*EXERCISE SET*.
1. Rewrite the stretch of the accounting policy notes from "Reclassifications and Recasts" through "a post-split basis.", substituting "Company" for "Partnership".
2. According to the accounting policy notes, in which three joint ventures does the Partnership hold a controlling financial interest?
[start READING TEXT]
NOTES TO CONSOLIDATED FINANCIAL STATEMENTS
1. Summary of Significant Accounting Policies
Principles of Consolidation
The consolidated financial statements reflect the results of Sunoco Logistics Partners L.P. (the Partnership or SXL) and its wholly-owned subsidiaries, including Sunoco Logistics Partners Operations L.P. (the Operating Partnership) and the proportionate shares of the Partnerships undivided interests in assets, and the accounts of entities in which the Partnership has a controlling financial interest. A controlling financial interest is evidenced by either a voting interest greater than 50 percent or a risk and rewards model that identifies the Partnership or one of its subsidiaries as the primary beneficiary of a variable interest entity (VIE). The Partnership holds a controlling financial interest in Inland Corporation (Inland), Mid-Valley Pipeline Company (Mid-Valley) and West Texas Gulf Pipe Line Company (West Texas Gulf), and as such, these joint ventures are reflected as consolidated subsidiaries of the Partnership from the respective dates of acquisition. All significant intercompany accounts and transactions are eliminated in consolidation and noncontrolling interests in equity and net income are shown separately in the consolidated statements of income and balance sheets. Equity ownership interests in corporate joint ventures in which the Partnership does not have a controlling financial interest are accounted for under the equity method of accounting. The consolidated financial statements separately reflect amounts attributable to the noncontrolling interests.
Reclassifications and Recasts
Certain amounts in the prior years consolidated financial statements have been reclassified to conform to the current-year presentation. Specifically, the Partnership realigned its reporting segments in 2011 and recast prior year amounts conform to the current year presentation for comparability purposes. In addition, the Partnership completed a three-for-one split of its common and Class A units in 2011. The unit split resulted in the issuance of two additional common or Class A units for every one unit owned. All unit and per unit information included in this report are presented on a post-split basis.
[end READING TEXT]
[start EXTRACTED RECORDS]
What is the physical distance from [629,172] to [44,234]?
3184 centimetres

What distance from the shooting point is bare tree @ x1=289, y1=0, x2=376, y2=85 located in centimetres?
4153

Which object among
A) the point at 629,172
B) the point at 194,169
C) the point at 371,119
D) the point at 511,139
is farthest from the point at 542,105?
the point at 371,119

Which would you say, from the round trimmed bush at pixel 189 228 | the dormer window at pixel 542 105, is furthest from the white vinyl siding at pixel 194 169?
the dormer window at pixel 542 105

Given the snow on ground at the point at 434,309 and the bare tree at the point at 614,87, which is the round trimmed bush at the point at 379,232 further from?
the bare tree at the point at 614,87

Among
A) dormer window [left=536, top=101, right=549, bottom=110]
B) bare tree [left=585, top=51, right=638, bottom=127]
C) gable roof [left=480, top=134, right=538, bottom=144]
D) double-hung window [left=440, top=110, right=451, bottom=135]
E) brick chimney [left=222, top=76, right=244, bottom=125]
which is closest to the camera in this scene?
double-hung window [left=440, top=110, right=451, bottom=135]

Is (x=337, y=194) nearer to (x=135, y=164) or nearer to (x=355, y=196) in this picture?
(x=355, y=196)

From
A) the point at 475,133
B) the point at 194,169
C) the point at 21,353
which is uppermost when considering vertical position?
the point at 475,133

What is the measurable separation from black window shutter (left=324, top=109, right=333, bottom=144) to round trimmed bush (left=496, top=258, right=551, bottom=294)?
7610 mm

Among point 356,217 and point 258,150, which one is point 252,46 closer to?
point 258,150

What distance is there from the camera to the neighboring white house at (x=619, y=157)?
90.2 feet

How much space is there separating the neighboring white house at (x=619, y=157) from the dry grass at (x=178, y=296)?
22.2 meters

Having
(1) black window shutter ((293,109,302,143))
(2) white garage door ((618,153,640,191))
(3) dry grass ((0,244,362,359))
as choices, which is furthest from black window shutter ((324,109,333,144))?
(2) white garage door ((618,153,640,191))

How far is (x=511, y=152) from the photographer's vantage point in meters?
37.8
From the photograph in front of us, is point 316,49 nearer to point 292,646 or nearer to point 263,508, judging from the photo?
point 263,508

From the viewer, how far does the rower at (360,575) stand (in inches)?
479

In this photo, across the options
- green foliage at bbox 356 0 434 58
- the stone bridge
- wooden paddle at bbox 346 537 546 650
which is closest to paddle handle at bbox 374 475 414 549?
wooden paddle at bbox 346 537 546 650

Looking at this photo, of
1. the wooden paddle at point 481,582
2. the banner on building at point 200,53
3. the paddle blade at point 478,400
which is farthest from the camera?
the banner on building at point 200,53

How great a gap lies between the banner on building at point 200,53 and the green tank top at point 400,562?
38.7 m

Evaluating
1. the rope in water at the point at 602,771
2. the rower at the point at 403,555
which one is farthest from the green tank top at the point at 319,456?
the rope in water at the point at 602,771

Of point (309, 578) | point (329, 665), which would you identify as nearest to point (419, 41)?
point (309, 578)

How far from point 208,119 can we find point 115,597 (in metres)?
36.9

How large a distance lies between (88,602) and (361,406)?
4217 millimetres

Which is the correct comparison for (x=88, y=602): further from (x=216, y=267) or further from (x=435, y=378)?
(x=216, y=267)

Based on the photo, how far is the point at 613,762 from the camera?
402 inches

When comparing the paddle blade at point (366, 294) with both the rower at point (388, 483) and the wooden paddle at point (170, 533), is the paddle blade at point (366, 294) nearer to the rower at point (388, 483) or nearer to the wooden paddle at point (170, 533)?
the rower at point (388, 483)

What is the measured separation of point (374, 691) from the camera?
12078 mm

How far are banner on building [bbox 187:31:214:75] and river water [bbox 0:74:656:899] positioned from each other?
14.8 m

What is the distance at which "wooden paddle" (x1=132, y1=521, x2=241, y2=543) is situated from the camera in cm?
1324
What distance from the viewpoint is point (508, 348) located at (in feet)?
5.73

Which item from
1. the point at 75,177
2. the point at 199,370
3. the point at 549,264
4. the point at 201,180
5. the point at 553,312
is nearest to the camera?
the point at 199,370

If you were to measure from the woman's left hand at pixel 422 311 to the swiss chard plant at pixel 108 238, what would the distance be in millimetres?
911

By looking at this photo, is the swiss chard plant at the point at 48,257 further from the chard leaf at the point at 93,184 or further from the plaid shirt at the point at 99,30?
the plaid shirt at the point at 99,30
[end EXTRACTED RECORDS]
[start EXTRACTED RECORDS]
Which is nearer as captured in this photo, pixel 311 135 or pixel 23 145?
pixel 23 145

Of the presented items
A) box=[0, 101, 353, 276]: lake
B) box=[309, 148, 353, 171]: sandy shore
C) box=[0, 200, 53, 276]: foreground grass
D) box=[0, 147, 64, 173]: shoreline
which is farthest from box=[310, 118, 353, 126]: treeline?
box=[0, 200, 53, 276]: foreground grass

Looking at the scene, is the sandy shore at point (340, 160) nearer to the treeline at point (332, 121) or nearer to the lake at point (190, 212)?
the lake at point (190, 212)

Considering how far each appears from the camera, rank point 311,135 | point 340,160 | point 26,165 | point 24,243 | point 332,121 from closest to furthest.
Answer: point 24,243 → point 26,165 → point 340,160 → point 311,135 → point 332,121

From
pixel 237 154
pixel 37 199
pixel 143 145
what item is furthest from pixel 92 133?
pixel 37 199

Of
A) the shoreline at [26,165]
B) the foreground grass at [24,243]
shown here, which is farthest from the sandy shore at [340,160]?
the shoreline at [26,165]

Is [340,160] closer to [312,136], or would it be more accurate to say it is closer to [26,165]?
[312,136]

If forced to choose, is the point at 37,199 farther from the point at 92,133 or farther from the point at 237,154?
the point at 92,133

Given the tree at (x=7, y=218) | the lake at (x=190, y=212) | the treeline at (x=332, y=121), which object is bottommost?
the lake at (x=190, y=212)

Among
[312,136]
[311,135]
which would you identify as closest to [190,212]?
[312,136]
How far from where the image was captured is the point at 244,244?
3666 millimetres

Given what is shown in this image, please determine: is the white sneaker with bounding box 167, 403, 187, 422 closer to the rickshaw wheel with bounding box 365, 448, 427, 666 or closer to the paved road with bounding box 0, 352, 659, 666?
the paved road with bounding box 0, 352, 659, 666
[end EXTRACTED RECORDS]
*SOLUTIONS*.
1.
Reclassifications and Recasts
Certain amounts in the prior years consolidated financial statements have been reclassified to conform to the current-year presentation. Specifically, the Company realigned its reporting segments in 2011 and recast prior year amounts conform to the current year presentation for comparability purposes. In addition, the Company completed a three-for-one split of its common and Class A units in 2011. The unit split resulted in the issuance of two additional common or Class A units for every one unit owned. All unit and per unit information included in this report are presented on a post-split basis.

2. Inland Corporation, Mid-Valley Pipeline Company and West Texas Gulf Pipe Line Company.